• _EXERCISE DATA_:
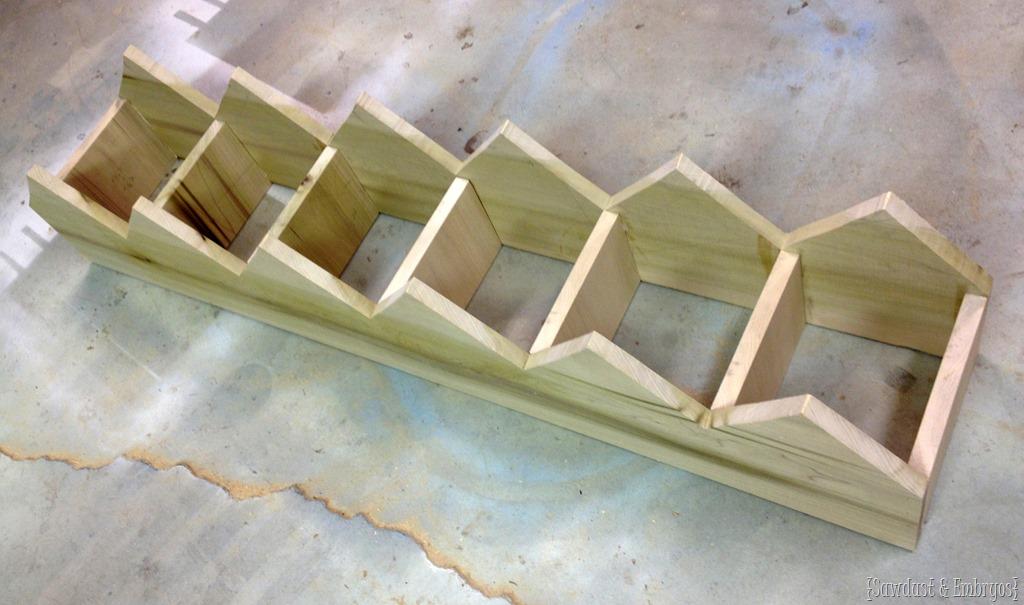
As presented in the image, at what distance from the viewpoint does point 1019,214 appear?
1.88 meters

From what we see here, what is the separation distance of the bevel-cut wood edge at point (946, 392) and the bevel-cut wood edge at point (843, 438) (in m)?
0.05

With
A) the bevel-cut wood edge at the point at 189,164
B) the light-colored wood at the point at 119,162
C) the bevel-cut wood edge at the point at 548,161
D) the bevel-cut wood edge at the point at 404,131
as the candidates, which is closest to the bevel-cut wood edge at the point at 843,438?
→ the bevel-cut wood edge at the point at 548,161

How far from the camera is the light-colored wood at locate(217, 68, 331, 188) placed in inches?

• _WHAT YOU HAVE TO DO_: Rewrite the lines of every record as a numbered list, leaving out blank lines and omitting the pictures.

• _SOLUTION TO THIS PROBLEM_:
1. As presented in the image, at what distance from the viewpoint does point 1019,214 appear?
2. 1.88 meters
3. From what we see here, what is the separation distance of the bevel-cut wood edge at point (946, 392) and the bevel-cut wood edge at point (843, 438) (in m)?
4. 0.05
5. With
6. A) the bevel-cut wood edge at the point at 189,164
7. B) the light-colored wood at the point at 119,162
8. C) the bevel-cut wood edge at the point at 548,161
9. D) the bevel-cut wood edge at the point at 404,131
10. as the candidates, which is closest to the bevel-cut wood edge at the point at 843,438?
11. → the bevel-cut wood edge at the point at 548,161
12. How far from the camera is the light-colored wood at locate(217, 68, 331, 188) placed in inches?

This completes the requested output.